**Objective**
Extract each line of the items that contains the string "instances", matching case exactly.

Dataset records:
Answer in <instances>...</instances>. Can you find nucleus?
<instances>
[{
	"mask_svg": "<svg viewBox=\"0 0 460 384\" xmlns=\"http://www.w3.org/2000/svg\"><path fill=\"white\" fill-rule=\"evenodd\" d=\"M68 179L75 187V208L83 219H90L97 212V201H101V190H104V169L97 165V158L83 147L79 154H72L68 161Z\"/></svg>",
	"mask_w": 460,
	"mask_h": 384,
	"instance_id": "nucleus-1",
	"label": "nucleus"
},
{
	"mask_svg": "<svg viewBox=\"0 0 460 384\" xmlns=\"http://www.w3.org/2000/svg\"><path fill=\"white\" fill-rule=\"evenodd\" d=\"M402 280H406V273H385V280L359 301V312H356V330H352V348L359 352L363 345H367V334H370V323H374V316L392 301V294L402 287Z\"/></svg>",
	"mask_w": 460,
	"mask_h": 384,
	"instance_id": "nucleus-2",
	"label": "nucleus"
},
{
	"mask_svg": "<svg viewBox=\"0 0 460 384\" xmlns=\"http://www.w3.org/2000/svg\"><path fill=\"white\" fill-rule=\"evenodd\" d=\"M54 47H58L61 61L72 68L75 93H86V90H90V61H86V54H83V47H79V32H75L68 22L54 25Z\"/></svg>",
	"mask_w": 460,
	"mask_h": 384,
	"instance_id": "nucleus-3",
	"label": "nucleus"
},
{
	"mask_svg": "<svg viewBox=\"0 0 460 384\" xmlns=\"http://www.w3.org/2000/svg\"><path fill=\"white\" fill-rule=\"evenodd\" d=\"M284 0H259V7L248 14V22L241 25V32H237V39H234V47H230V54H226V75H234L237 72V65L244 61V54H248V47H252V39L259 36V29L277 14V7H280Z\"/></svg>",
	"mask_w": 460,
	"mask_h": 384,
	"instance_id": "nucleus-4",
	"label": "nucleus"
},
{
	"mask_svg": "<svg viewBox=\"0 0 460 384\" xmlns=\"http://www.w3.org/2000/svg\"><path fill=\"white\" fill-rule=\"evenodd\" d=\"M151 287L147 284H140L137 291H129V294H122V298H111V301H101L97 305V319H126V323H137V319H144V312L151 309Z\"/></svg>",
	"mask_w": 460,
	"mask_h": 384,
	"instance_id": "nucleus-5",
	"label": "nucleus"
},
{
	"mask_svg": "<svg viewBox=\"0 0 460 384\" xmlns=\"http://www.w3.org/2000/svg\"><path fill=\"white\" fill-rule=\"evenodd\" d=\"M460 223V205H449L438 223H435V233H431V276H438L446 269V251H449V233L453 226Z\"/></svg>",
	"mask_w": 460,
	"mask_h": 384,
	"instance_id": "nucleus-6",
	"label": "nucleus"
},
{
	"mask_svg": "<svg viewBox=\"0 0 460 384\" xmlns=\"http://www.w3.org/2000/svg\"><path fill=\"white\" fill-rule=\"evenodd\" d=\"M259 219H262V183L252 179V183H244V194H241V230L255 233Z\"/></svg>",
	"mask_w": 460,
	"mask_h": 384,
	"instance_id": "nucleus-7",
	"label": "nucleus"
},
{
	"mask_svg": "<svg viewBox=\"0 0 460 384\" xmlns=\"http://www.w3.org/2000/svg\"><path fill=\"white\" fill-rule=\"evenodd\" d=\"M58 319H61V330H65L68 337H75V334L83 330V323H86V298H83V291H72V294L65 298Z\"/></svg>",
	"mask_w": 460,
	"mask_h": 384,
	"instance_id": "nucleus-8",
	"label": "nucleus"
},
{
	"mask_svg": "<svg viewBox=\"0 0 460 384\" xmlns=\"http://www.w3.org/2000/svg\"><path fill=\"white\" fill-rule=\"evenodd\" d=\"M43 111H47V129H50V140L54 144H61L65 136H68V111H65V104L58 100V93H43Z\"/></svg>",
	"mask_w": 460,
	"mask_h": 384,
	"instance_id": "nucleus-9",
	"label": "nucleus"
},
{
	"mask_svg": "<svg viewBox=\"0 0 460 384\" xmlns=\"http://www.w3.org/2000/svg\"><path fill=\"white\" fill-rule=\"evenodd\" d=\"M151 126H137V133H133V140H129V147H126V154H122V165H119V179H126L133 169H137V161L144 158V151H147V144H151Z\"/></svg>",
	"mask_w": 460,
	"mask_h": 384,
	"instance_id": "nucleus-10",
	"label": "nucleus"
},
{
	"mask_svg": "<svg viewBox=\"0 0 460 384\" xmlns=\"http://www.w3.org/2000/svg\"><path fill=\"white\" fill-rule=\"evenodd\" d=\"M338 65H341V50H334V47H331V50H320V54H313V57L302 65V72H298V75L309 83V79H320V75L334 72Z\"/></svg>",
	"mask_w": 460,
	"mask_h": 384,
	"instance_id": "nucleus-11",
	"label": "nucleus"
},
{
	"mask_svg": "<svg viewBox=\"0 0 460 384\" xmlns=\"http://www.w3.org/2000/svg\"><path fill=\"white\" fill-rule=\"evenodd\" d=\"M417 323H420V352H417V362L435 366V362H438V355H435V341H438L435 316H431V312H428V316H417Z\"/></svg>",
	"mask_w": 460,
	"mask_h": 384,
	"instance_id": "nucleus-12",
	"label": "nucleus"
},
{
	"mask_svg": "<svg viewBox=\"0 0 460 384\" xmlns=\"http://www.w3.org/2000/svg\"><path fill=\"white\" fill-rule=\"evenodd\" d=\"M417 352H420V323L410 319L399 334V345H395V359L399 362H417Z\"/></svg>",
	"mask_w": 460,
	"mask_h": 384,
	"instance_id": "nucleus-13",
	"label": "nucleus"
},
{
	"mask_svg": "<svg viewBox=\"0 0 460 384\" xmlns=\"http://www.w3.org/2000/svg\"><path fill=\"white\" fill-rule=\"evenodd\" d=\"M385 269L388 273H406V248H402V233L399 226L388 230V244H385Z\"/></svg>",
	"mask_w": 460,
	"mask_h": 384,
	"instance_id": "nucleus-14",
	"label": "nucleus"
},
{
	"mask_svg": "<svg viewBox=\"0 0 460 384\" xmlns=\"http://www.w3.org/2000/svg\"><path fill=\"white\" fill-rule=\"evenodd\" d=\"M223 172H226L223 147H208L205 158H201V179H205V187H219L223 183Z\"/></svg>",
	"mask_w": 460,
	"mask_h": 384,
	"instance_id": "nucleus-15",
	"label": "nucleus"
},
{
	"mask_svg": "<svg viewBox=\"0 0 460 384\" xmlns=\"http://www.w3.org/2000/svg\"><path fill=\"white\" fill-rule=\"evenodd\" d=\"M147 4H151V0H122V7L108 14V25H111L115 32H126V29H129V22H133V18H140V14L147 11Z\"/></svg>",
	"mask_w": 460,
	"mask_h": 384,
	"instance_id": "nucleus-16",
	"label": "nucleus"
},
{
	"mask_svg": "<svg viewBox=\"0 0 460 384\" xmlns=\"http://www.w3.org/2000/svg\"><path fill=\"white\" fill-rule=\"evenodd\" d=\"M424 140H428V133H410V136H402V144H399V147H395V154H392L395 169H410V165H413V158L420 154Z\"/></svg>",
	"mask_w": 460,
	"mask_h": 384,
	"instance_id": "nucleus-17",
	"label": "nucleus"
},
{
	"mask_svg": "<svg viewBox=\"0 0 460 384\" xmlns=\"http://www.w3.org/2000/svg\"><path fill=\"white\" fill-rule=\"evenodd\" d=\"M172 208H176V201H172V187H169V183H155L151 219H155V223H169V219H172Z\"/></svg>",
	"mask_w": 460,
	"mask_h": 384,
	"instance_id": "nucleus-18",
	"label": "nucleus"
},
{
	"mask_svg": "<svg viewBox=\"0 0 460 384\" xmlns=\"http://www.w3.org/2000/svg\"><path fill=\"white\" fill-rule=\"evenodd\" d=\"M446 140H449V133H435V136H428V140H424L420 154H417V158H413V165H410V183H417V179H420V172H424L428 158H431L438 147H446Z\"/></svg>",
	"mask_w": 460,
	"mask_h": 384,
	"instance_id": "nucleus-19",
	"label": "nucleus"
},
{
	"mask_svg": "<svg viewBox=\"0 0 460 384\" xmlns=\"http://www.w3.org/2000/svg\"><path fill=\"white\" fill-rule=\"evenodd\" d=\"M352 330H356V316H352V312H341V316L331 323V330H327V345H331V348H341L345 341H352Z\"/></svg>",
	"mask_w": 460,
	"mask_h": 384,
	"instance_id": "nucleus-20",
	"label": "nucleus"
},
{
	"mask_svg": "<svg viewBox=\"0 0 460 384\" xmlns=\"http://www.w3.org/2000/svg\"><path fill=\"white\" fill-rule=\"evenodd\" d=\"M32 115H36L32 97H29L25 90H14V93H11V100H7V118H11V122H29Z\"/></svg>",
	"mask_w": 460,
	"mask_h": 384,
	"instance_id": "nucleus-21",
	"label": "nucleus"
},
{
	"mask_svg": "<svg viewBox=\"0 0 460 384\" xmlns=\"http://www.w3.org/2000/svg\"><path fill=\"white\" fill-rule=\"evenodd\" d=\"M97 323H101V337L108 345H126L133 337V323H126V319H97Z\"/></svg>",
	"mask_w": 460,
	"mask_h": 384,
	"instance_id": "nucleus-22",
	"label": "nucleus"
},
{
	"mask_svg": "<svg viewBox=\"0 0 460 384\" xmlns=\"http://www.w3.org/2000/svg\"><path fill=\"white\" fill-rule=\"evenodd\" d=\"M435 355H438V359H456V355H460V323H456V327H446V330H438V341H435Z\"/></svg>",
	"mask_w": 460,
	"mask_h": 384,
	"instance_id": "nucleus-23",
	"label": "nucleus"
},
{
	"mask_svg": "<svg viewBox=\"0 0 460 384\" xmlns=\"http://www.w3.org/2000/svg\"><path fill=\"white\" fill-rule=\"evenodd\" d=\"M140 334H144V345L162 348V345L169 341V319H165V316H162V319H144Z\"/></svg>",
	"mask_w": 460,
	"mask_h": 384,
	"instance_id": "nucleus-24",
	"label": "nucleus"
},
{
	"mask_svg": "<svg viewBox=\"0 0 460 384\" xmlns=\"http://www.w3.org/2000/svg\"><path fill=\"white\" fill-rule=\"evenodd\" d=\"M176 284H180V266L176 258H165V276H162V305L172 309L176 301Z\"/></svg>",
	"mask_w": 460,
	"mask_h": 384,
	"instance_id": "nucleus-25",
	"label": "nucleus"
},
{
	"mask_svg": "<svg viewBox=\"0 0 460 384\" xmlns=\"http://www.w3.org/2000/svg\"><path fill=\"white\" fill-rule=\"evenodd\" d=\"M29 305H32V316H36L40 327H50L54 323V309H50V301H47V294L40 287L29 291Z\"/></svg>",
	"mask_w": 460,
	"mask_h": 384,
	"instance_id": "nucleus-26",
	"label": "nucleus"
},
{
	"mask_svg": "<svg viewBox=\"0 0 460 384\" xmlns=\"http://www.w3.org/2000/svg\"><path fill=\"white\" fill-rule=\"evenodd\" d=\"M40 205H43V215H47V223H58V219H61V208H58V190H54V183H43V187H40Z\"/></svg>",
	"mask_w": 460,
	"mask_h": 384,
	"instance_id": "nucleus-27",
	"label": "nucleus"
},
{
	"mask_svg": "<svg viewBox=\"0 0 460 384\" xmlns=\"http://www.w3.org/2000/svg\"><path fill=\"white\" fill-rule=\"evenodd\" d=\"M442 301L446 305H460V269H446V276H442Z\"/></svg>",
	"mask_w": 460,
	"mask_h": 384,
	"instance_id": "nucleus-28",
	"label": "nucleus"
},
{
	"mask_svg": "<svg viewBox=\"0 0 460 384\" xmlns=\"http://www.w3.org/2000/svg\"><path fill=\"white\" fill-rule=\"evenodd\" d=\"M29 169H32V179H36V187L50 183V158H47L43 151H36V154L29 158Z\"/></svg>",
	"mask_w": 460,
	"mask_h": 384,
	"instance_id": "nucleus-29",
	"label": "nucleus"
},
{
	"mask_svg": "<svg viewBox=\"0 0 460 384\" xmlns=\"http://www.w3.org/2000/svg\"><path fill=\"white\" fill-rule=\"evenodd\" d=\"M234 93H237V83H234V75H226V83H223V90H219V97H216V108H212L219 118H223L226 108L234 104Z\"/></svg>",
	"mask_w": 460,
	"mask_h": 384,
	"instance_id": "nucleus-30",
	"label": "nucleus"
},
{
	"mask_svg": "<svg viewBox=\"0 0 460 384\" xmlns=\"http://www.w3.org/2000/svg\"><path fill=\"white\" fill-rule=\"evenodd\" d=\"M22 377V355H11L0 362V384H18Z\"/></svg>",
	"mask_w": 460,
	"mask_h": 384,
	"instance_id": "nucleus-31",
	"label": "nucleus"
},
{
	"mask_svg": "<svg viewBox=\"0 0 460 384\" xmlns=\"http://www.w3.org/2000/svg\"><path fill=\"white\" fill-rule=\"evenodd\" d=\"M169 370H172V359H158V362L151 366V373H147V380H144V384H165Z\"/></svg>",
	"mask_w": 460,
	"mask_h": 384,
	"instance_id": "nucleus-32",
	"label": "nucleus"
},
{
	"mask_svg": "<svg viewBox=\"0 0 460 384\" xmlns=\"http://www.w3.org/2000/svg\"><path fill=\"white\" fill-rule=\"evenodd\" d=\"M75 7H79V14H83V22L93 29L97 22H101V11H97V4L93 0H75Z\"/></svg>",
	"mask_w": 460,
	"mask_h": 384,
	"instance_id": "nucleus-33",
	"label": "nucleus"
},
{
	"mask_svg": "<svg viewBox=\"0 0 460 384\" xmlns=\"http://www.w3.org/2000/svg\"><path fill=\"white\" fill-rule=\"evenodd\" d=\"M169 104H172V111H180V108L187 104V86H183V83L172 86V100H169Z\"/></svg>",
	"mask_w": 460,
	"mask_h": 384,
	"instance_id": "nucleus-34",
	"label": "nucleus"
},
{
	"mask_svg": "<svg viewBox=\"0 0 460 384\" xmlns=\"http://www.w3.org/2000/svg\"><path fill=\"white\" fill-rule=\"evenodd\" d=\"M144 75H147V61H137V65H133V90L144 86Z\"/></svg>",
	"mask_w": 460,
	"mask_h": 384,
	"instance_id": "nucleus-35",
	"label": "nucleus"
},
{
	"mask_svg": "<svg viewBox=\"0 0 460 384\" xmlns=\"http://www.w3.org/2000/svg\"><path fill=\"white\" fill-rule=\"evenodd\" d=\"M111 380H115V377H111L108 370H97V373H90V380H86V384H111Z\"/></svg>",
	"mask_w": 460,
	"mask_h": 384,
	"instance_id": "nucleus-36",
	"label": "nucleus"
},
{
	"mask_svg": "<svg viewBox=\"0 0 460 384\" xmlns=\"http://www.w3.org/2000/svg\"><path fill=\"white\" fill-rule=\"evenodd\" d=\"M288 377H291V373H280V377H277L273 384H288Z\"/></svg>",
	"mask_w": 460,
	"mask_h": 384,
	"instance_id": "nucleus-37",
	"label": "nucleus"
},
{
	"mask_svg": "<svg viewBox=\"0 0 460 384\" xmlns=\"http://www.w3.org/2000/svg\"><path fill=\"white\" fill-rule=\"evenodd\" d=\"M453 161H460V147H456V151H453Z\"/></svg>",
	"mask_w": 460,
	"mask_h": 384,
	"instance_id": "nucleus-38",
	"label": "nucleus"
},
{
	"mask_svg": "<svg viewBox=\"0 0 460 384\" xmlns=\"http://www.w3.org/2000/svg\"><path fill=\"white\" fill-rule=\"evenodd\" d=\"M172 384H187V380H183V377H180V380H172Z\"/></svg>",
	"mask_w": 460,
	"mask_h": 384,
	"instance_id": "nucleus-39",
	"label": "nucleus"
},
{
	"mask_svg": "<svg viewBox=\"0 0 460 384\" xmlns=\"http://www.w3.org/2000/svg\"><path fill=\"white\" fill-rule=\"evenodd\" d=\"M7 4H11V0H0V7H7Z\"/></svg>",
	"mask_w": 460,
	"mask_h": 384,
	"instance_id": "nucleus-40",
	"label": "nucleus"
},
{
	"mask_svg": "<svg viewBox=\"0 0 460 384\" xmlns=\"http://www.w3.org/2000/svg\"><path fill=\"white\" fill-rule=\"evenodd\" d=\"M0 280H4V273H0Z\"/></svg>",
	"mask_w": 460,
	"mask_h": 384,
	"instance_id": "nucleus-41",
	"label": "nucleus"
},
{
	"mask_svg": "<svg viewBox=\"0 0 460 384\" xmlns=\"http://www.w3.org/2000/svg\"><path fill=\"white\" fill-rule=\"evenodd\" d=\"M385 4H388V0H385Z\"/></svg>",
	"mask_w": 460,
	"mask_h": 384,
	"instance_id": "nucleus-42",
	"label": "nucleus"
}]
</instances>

**Answer to this problem**
Answer in <instances>...</instances>. Can you find nucleus?
<instances>
</instances>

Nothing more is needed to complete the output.